Le Capt Odartey-Wellington a trouvé que l’université appuyait beaucoup les Forces armées canadiennes et il a tôt fait de se joindre à la Réserve de l’Armée canadienne (Rés AC) après avoir rencontré des collègues aux vues similaires.

« Être un officier des affaires publiques de la Rés AC me donne une expérience pratique que je peux apporter en classe au profit de mes élèves, explique-t-il. « J’ai également la flexibilité pour pouvoir poursuivre ma passion des communications dans un contexte militaire excitant et un environnement d’enseignement rigoureux. »

« Mon enseignement et mes recherches m’aident à parfaire ma pensée critique, qui est nécessaire à mes tâches exigeantes comme officier des affaires publiques. Je suis exposé aux concepts de communication les plus actuels et qui sont nécessaires à mon travail militaire. »

« De nombreux professionnels s’inquiètent que le fait d’être dans la Réserve pourrait avoir une incidence négative sur leur carrière, » fait-il remarquer. « Il y a une marge de manœuvre dans le système de la Réserve, et les compétences en gestion du temps que l’on gagne pendant l’instruction militaire sont aussi très pratiques. »

« Le fait d’être actif au sein de la Rés AC n’a pas réduit mes chances d’obtenir une permanence et une promotion à l’UCB, et ça n’a pas non plus affecté mes recherches et mon enseignement. En fait, ça a eu un effet positif sur ces derniers. »

Lorsqu’on demande au Capt Odartey-Wellington s’ils devraient se joindre à la Réserve de l’Armée, sa réponse est : Faites-le. Pour toute sorte de raisons – premièrement, ça vous offre de nombreuses occasions de perfectionnement professionnel.

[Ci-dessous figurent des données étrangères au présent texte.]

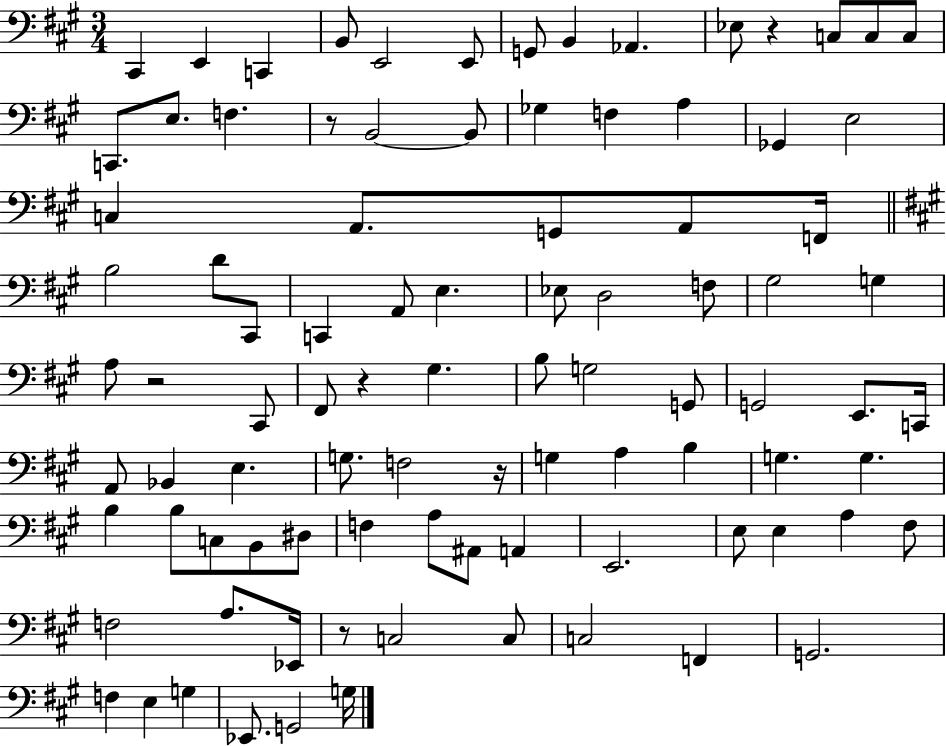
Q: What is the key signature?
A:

Deuxièmement, vous aurez l’occasion de servir votre pays tout en demeurant dans votre collectivité. »

Il poursuit : « J’encouragerais également les gens qui sont arrivés récemment d’autres pays de se joindre. Ils devraient savoir que ces occasions existent et en tirer le maximum. »

Le Capt/Prof Odartey-Wellington profite pleinement de sa double carrière. Son emploi de jour lui permet de porter des chaussures habillées sur des planchers polis, tandis que sa carrière dans la Rés AC lui exige des bottes militaires sur des terrains boueux.

 « Je n’ai jamais de fin de semaine ou d’été ennuyant! »

 

À propos du Ghana

La République du Ghana est un pays démocratique dirigé par un président qui est à la fois le chef d’état et le chef du gouvernement. Située le long du golfe de Guinée et de l’océan Atlantique sur la côte nord-ouest de l’Afrique, elle s’étend sur 238 535 kilomètres carrés et elle est habitée en permanence depuis le 11e siècle. Les Britanniques ont pris le contrôle du pays à la fin du 19e siècle et le Ghana est devenu indépendant du Royaume-Uni en 1957. Avec environ 27 millions d’habitants et une variété d’ethnies, de langues et de religions, la prospérité économique croissance et le système politique démocratique du Ghana en font une puissance régionale en Afrique de l’Ouest. Le Canada et le Ghana entretiennent de solides relations bilatérales fondées sur plus de soixante ans de coopération sur la scène internationale, notamment une collaboration en matière de maintien de la paix.